A sobrevivência do clube popular
Os dirigentes e técnicos que trabalham nos clubes populares são os primeiros a referir a crise devido às constantes dificuldades com que se defrontam na sua acção. Outros referem que o associativismo, tal como o conhecemos, é coisa do passado, condenada a desaparecer por incapacidade de adaptação à sociedade actual.
Os primeiros têm, certamente, toda a razão, e os segundos poderão ter alguma. Alguns destes elementos pertencem a uma corrente de pensamento que defende, ainda que nunca explicitamente, a extinção de todos os clubes que não possam (ou não queiram) sobreviver por si próprios ou integrar-se no processo de mercado de consumo.
O Movimento Associativo encontra-se, assim, numa posição difícil, quer por esta última razão, quer porque, pela sua própria natureza e vocação, não pode sobreviver por si próprio em muitas situações. Podemos, por exemplo, pensar na situação de um clube criado numa aldeia do interior do País com algumas centenas de habitantes. Podemos, ainda, pensar num pequeno clube de bairro popular, de uma grande ou média cidade, super povoada, mas em que os seus habitantes têm baixa capacidade económica e necessitam de resposta a problemas essenciais para o seu bem estar, o preenchimento sadio do seu tempo livre a participação responsável na vida da comunidade.

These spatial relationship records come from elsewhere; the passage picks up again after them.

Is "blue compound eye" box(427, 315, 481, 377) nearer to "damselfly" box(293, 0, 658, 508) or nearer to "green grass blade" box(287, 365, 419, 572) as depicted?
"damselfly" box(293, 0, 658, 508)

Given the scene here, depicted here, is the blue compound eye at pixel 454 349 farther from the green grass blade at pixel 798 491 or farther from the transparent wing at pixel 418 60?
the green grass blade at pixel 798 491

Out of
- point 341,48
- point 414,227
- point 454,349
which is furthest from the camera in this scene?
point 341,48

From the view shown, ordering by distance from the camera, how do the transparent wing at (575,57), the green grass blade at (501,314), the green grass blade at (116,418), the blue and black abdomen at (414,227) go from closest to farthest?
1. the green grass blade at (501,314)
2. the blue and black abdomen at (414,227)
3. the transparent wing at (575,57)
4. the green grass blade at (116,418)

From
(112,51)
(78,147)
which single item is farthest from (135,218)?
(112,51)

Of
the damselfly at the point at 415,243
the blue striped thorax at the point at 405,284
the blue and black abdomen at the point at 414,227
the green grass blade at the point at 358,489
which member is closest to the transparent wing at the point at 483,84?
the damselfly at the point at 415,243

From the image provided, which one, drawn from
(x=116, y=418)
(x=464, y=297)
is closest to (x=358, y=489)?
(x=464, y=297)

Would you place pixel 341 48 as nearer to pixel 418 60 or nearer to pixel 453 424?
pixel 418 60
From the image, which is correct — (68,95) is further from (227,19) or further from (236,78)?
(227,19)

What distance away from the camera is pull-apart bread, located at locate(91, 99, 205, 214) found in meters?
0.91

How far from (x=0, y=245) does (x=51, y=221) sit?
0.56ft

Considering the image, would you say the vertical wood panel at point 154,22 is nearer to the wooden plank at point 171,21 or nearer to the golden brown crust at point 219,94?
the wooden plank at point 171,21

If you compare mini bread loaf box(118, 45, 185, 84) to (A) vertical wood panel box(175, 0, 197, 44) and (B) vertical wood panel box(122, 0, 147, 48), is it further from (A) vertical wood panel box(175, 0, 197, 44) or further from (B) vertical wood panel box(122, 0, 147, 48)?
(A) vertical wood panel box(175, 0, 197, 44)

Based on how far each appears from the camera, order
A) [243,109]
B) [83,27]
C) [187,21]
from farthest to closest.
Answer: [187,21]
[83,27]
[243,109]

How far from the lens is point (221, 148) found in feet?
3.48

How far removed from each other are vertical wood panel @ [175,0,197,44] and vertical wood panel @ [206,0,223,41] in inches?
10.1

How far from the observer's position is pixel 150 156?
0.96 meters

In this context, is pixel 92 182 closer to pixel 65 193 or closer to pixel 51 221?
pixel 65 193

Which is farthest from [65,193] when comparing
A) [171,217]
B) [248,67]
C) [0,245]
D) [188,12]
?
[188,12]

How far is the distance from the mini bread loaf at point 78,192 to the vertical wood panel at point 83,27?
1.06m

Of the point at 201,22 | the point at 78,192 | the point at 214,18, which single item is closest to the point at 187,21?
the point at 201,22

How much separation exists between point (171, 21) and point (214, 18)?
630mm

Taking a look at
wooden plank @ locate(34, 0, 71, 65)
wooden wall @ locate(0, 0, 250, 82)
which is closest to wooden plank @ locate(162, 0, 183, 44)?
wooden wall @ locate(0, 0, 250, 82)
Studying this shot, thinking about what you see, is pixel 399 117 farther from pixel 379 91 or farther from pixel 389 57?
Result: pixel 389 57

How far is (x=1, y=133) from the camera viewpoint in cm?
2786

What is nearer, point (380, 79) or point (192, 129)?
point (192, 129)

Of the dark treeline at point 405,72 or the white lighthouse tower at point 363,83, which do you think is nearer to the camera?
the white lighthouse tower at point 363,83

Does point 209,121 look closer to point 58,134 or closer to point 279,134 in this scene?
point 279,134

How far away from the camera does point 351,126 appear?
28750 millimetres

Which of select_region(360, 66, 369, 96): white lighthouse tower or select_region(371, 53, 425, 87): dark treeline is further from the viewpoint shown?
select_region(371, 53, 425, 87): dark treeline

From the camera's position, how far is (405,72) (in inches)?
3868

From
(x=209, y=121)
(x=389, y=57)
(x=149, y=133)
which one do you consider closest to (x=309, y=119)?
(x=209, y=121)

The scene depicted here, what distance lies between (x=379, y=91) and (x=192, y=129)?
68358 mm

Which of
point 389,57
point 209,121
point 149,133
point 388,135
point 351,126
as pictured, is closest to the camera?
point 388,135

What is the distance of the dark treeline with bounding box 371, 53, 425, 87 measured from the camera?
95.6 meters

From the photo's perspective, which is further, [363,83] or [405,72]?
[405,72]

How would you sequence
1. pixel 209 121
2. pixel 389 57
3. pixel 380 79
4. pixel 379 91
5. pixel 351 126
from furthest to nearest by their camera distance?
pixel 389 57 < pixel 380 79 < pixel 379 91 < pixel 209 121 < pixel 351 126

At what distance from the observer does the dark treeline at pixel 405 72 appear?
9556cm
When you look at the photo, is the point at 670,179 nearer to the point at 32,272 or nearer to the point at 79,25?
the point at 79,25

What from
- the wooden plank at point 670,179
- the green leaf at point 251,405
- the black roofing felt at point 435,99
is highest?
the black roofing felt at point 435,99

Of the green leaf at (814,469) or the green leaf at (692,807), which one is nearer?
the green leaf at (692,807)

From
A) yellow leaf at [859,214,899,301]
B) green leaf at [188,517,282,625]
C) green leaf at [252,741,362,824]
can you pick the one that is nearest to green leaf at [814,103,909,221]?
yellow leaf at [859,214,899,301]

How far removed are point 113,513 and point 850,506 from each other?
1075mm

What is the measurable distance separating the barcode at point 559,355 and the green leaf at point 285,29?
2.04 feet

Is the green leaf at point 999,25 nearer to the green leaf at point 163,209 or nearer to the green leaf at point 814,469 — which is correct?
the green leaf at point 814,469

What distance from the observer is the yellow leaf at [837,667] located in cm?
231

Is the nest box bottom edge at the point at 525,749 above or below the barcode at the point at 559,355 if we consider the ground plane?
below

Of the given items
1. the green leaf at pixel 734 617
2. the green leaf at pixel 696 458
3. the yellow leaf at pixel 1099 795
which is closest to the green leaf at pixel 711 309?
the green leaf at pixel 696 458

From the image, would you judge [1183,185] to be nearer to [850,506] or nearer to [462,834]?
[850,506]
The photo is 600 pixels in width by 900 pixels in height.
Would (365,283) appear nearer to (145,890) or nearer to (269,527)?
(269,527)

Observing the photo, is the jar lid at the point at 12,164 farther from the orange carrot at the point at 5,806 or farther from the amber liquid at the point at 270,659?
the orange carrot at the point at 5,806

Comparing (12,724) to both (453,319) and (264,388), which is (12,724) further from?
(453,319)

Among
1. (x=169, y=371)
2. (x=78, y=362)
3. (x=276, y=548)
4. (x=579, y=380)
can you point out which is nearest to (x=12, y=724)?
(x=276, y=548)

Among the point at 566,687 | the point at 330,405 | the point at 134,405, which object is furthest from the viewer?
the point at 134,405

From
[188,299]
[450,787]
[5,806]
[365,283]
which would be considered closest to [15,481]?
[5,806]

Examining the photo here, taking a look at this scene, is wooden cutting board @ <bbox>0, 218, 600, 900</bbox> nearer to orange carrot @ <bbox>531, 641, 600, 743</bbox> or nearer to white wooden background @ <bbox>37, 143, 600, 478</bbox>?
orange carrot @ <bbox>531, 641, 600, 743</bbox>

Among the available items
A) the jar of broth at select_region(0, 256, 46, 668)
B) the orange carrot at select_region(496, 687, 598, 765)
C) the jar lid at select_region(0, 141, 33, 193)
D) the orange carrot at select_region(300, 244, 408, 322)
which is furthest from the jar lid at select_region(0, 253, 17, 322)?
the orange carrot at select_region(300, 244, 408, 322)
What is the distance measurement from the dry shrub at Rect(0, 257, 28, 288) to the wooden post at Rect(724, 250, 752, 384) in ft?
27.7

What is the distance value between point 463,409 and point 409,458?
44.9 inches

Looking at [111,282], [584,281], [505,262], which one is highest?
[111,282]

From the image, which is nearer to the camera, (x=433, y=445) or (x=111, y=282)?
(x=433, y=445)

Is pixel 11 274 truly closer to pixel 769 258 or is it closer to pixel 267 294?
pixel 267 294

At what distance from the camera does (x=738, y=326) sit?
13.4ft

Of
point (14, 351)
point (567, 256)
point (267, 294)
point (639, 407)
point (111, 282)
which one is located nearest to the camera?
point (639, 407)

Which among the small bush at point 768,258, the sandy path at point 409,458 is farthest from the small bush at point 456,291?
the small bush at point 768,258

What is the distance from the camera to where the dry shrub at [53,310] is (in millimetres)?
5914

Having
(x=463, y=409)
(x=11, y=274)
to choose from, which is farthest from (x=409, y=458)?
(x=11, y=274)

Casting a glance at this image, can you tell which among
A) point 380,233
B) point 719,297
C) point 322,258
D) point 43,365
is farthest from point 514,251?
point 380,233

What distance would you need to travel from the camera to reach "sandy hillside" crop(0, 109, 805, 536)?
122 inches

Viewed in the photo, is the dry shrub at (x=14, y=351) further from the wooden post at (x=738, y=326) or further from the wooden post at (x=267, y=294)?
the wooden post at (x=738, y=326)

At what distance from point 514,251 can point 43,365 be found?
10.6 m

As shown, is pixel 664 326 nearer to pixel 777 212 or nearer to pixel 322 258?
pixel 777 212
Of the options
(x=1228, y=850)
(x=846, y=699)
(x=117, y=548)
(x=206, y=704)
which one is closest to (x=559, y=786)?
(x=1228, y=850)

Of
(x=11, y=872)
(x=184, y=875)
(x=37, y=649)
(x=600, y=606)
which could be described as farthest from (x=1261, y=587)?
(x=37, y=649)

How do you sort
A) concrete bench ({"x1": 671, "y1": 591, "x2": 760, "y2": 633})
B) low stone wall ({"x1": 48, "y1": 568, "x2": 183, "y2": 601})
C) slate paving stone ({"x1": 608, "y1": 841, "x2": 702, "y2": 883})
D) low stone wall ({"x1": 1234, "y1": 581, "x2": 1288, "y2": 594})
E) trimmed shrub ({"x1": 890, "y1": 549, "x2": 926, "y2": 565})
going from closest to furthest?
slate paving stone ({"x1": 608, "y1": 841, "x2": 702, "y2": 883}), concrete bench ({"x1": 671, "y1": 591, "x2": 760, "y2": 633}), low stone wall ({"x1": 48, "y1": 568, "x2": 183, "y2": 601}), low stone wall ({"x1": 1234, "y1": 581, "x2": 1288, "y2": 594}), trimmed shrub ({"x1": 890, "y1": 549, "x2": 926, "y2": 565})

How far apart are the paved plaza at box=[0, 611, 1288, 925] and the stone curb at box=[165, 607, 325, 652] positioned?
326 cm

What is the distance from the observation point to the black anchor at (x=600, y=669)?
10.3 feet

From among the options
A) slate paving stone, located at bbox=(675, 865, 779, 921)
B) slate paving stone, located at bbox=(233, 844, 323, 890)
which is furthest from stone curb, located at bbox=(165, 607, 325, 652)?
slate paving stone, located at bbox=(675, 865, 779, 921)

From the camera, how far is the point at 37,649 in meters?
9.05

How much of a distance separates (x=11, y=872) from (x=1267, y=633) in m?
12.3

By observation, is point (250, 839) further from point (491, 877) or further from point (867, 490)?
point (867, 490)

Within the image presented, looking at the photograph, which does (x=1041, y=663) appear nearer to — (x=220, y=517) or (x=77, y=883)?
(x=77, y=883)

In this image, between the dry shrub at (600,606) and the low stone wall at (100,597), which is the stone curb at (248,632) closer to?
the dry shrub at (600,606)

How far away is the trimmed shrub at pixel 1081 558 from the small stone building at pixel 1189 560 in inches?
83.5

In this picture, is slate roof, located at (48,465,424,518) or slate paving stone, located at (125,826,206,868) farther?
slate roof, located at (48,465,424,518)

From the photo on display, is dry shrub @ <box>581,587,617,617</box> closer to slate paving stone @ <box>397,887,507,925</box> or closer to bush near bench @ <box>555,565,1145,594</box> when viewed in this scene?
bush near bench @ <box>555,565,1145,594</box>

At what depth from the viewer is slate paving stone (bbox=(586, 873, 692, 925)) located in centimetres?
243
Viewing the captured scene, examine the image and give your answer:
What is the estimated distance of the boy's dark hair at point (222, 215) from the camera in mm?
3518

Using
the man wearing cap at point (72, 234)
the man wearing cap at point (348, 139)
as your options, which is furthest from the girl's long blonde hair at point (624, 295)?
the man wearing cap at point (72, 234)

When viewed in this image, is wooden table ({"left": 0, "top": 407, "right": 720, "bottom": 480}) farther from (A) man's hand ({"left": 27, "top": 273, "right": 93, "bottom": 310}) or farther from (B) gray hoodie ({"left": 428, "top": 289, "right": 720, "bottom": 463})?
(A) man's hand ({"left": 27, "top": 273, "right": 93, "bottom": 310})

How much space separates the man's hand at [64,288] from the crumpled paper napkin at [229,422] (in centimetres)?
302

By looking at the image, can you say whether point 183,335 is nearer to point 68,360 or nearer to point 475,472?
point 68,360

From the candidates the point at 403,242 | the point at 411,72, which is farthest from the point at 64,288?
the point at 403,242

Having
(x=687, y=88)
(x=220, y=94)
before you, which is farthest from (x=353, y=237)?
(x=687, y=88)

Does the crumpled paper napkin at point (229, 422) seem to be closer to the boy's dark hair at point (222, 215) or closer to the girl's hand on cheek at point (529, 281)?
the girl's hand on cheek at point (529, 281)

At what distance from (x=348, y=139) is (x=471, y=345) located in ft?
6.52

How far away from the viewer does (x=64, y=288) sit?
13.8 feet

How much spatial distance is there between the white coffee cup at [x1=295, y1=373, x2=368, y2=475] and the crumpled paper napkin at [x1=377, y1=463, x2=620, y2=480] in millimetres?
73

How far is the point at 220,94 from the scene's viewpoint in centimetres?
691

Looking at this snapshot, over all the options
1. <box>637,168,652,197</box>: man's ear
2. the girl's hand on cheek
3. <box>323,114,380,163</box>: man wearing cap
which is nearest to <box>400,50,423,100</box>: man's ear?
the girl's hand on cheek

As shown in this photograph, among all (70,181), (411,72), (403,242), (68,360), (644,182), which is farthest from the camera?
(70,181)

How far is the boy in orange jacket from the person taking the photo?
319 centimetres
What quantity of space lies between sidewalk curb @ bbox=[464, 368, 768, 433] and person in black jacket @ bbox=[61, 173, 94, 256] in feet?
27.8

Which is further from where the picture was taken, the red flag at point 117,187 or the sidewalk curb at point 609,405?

Nestes, em que a sua sobrevivência é problemática devido às características das populações e da sua acção, como justificar a sua sobrevivência? A resposta a esta questão passa pela definição das funções que o clube desempenha nestas situações.
Quer num, quer noutro caso, mas especialmente no primeiro, o clube popular constitui o único local de expressão e resolução de algumas das necessidades de carácter social e o nível inicial de vida democrática. Além disso é, na grande maioria das situações, o único local de participação dos indivíduos num projecto comum e de relação criativa com a cultura sob qualquer das suas formas. A conclusão é que a presença do clube popular, quer nestas situações que apresentámos com a finalidade de clarificar melhor o que deve ser analisado, quer, de uma forma geral, em relação a muitos outros clubes é o garante do aprofundamento da cidadania local, da democracia e da luta contra a injustiça social, na comunidade local.
Isto é válido para todos os clubes populares. Sabemos que não é aconselhável falar do «clubes» como entidade abstracta e generalizada. Os clubes desportivos populares podem dividir-se em diferentes categorias, uns desempenhando plenamente aquelas funções, outros não.
Quer isto dizer que o desaparecimento de qualquer um daqueles clubes, constituirá uma perda irreparável para a vida social, cultural e desportiva, e um empobrecimento profundo da vida das populações. Mas, precisamente porque desempenham sempre aquelas funções, de uma forma mais ou menos eficaz, é compreensível que sejam atacados por aqueles que não as aceitam de boa mente.
É importante compreender que existem forças sociais que se opõem à existência destes “corpos intermédios” porque são incómodos, reivindicativos e exigindo dinheiros do Orçamento de Estado para o desempenho das suas funções. Em suma, põem em causa a visão dominante da democracia representativa por delegação, procurando estruturar um processo complementar da democracia participativa.
Desta forma é mantido o clima social que possibilita o alargamento constante do espectáculo desportivo, e a utilização do desporto em benefício do capital. O clube desportivo popular desempenha, neste grande movimento, um papel essencial pois não só assume o carácter de instituição reprodutora desta ideologia, como se responsabiliza pela organização e a «alimentação» da própria prática em todos os seus níveis.
A atitude do Estado em relação a esta situação é clara: ou o Movimento Associativo aceita e se adapta a esta perspectiva, ou… está condenado a morrer. Retirando-lhe todo o apoio, defendendo a lógica empresarial liberal e montando uma vasta operação de propaganda, o Estado coloca em cheque o associativismo.
Nisto tudo há uma grande esquecido: a população. No fundo é ela que justifica a acção do clube. Mas a satisfação das suas necessidades, a resposta aos seus interesses, a liquidação das desigualdades e da segregação social, não constituem preocupações para as novas técnicas de gestão empresarial. De facto, o que se pretende é substituir a eficácia social do serviço público, pela eficácia financeira da gestão do clube ao serviço do capital privado. É impedir o desenvolvimento de um processo de intervenção activa do cidadão na vida do clube e, por extensão, da comunidade.
Quer isto dizer que a utilização das modernas tecnologias e métodos de gestão devem ser banidos do funcionamento dos clubes populares? Evidentemente que não! Defender tal posição é condená-lo a não se renovar e a impedir a sua adequação às necessidades do nosso tempo. Mas, umas e outros devem ser colocados ao serviço das populações com a finalidade de promover a revigoração da dinâmica social e a estruturação da nova «cidadania» de que tanto se fala.